- _Tasks_:
a) In the forum thread about the Surinder Singh route, why does rpsharman say that working six months away from his family might as well be done in the UK? Answer in one to three sentences.
b) Please carry on the forum thread about the Surinder Singh route, starting after its final post.

─── Text for analysis ───

It's only 3 months and you don't have to meet the financial requirement....


----------



## BronwynBean (Nov 20, 2012)

Ok. Well I was referring to the Surinder Singh Route, its exercising your treaty rights. Was just an option that popped into mind in your case. And apologies it's only 3 months not 6 and your wife would be able to join you in the EU country. Google it perhaps and do some research before reaching any hard cast conclusion. It was one of the options we would have used should we have not received our spousal visa. Luckily though my partner was able to secure a job.


----------



## nyclon (Apr 3, 2011)

rpsharman said:


> From my research, as a UK citizen moving back to the UK, regardless of whether it's via another EU country, my wife would require a spouse visa.
> 
> If I am to work 6 months anywhere, away from my wife and children I might add, it might as well be in the UK where I have other family and far greater opportunities for employment in my industry.


To go the Surinder Singh route, your wife would have to move with you to an EU country and you would have to live and work there. Your would have to find a job with a contract, not just bagging groceries. There is no set time that you would have to work but 3 - 6 months seems to be acceptable. Then your wife would apply for an EEA Family permit to join you in the UK. I think it's good for 6 months and then she applies for a further resident card.

─── Supplied material ───

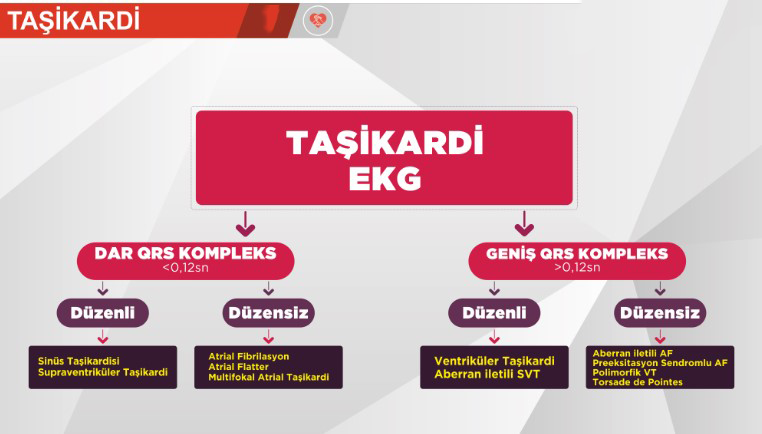 TAŞİKARDİ

TAŞİKARDİ EKG

DAR QRS KOMPLEKS
<0,12sn

Düzenli

Sinüs Taşikardisi
Supraventriküler Taşikardi

Düzensiz

Atrial Fibrilasyon
Atrial Flatter
Multifokal Atrial Taşikardi

GENİŞ QRS KOMPLEKS
>0,12sn

Düzenli

Ventriküler Taşikardi
Aberran iletili SVT

Düzensiz

Aberran iletili AF
Preeksitasyon Sendromlu AF
Polimorfik VT
Torsade de Pointes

───

- _Answer set_:
a) The UK is where rpsharman has other family. It also offers him far greater opportunities for employment in his industry.

b)
----------



## rpsharman (Nov 3, 2013)

We have 2 school-aged children. So living all together in another European country would be unacceptable.

I know there is some exception clause whereas we can show that my wife being in the US away from her British children causes undue stress to the British children.

My wife has been a stay-home mom for my children's entire lives. I work unusual hours, and may need to spend weeks away from home. If I were to move to the UK with my children, which I am entitled to do, then petition that they require the care of their mom, and that they are being unfairly subjected to emotional distress by not being able to have their mom live with them, I should be able to be given an exception to the financial requirements.


----------



## Hertsfem (Jun 19, 2013)

I doubt the UKBA would view it quite the same way!

As your children have dual citizenship they would argue that they could stay in America with their mother whilst your wife applies for a spouse visa.....


----------



## nyclon (Apr 3, 2011)

rpsharman said:


> We have 2 school-aged children. So living all together in another European country would be unacceptable.
> 
> I know there is some exception clause whereas we can show that my wife being in the US away from her British children causes undue stress to the British children.
> 
> My wife has been a stay-home mom for my children's entire lives. I work unusual hours, and may need to spend weeks away from home. If I were to move to the UK with my children, which I am entitled to do, then petition that they require the care of their mom, and that they are being unfairly subjected to emotional distress by not being able to have their mom live with them, I should be able to be given an exception to the financial requirements.


Don't hold your breath.

Additionally, as you have dual citizenship as well there is nothing preventing you from living in the US with your wife.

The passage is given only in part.